### Brief
After locating the line that contains "موجهای خروشان دریاچه" in the material below, copy that line and each one following it, exactly, up to the last line. Pictures stay out.

### Data extract
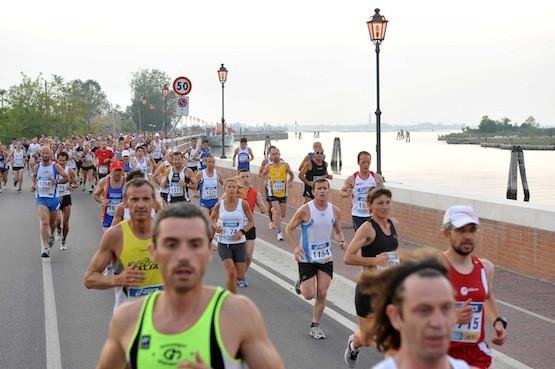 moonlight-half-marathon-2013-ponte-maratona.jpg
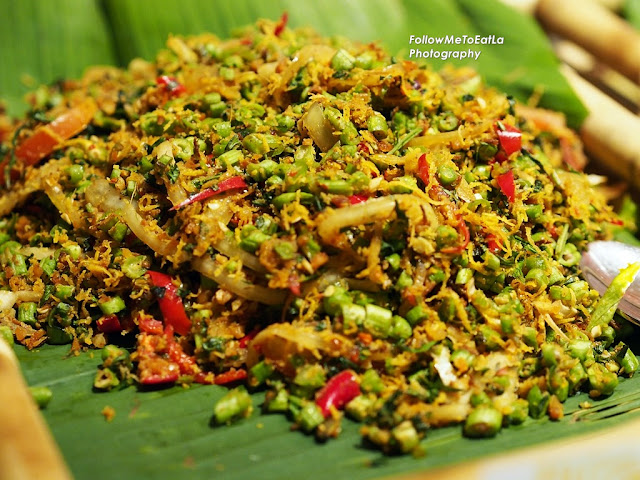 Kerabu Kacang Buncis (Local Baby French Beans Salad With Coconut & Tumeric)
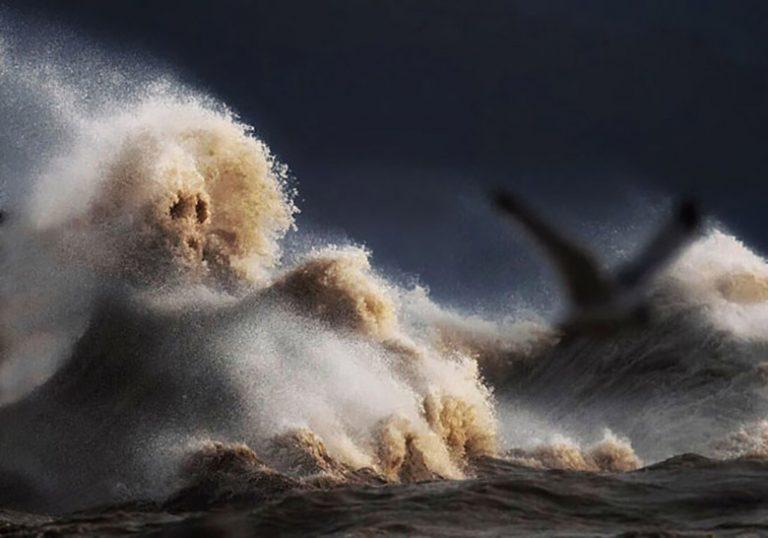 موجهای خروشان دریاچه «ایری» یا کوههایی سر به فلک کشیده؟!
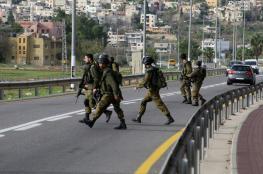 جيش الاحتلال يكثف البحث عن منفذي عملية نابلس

### Result
 موجهای خروشان دریاچه «ایری» یا کوههایی سر به فلک کشیده؟!
 جيش الاحتلال يكثف البحث عن منفذي عملية نابلس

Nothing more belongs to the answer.